O aumento de infectados por DSTs no Brasil
Enviada em 18/10/2018
Entre as décadas 1970 e 1980, houve a primeira epidemia da Aids, doença transmitida pelo vírus autoimune HIV, ocasionando muitas mortes e uma atmosfera de medo ao desconhecido. Mas com o advento de remédios para dirimir os efeitos da doença e diversas políticas de conscientização e prevenção, a Aids saiu do obscurantismo para ser uma patologia tratável. Embora, no século XXI, o acesso à informação sobre a Aids e outras DSTs seja vasto, ainda, no Brasil, a população tem práticas contraditórias quando o assunto é sexo. Diante dessa problemática, cabe avaliar os fatores que favorecem esse quadro.

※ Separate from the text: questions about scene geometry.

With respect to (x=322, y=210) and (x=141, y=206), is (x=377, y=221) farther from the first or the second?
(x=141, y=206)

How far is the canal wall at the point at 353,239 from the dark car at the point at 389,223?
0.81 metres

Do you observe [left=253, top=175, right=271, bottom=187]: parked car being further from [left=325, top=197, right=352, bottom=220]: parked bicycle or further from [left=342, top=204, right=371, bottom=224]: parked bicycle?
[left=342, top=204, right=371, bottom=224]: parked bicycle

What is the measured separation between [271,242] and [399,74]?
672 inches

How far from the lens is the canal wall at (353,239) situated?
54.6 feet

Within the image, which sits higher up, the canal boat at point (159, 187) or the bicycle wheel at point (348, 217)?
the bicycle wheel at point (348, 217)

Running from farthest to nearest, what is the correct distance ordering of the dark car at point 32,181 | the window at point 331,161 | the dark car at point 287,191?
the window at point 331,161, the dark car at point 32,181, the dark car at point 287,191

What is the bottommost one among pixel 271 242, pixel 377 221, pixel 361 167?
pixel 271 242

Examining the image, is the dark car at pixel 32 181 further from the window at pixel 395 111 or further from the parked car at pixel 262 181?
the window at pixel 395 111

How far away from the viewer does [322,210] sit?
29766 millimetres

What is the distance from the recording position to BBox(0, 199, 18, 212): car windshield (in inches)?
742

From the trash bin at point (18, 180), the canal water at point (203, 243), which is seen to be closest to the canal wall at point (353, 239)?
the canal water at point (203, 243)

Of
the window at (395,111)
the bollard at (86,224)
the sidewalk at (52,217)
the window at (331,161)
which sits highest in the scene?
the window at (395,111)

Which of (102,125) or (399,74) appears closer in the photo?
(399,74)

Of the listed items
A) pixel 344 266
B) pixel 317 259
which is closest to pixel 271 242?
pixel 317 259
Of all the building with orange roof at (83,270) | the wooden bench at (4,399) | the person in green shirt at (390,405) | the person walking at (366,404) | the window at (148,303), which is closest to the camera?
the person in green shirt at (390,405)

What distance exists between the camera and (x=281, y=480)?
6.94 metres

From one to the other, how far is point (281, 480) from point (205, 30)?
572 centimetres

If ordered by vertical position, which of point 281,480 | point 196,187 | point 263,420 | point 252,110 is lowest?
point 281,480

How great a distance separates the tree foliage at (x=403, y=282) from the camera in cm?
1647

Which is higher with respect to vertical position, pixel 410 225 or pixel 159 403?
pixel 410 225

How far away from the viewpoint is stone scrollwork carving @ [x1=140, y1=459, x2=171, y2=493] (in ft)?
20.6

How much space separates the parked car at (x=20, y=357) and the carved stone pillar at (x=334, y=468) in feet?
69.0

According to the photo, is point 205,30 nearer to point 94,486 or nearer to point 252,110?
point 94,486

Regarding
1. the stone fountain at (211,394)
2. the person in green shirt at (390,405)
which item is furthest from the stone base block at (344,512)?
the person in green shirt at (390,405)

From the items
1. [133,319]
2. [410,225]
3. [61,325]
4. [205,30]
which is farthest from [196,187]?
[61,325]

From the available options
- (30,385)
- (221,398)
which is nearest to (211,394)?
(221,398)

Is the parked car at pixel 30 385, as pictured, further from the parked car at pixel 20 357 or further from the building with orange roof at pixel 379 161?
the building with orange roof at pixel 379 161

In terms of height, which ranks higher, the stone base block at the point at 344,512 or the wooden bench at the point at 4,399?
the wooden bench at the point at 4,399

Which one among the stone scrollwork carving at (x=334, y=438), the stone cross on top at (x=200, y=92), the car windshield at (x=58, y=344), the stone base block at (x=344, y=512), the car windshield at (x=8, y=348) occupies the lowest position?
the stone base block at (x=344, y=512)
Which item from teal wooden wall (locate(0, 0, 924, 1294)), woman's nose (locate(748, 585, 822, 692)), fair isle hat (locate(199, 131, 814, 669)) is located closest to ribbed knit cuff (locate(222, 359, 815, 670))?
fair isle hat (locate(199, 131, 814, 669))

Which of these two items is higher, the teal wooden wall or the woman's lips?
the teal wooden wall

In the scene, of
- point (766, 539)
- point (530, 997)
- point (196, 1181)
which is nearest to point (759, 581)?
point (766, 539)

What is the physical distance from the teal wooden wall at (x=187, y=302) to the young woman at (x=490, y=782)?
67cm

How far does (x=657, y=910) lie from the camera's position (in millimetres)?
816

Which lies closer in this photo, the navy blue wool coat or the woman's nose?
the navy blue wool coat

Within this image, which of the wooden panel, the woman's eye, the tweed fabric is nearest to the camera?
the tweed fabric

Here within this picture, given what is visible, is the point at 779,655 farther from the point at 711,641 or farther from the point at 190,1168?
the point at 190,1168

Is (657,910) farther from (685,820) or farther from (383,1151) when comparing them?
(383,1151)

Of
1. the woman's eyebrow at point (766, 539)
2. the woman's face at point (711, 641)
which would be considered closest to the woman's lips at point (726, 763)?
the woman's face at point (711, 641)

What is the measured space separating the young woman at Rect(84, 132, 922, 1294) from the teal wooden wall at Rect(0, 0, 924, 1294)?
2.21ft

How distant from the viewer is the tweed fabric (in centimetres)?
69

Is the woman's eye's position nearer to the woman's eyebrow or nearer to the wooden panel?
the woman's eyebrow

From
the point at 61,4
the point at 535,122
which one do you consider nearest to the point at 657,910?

Em primeiro lugar, é necessário salientar o descaso estatal quanto à conscientização dos jovens no que se refere ao sexo. Isso acontece por conta da descontinuidade de políticas públicas relativas ao tema, como as campanhas publicitárias, pois, apesar de todo o aparato que as unidades básicas de saúde disponibilizam referente a exames gratuitos e distribuição gratuita de preservativos, tais informações não chegam da maneira desejada ao público sexualmente ativo. Consequentemente, os dados do Ministério da Saúde apontam que, de 2014 à 2015, a sífilis adquirida teve um aumento de 32%, sendo o número absoluto de casos notificados no valor de 65.878. Dessa forma, a negligência do Estado, ao investir minimamente em uma política continuada de conscientização, promove, indiretamente, o aumento de infectados por DSTs.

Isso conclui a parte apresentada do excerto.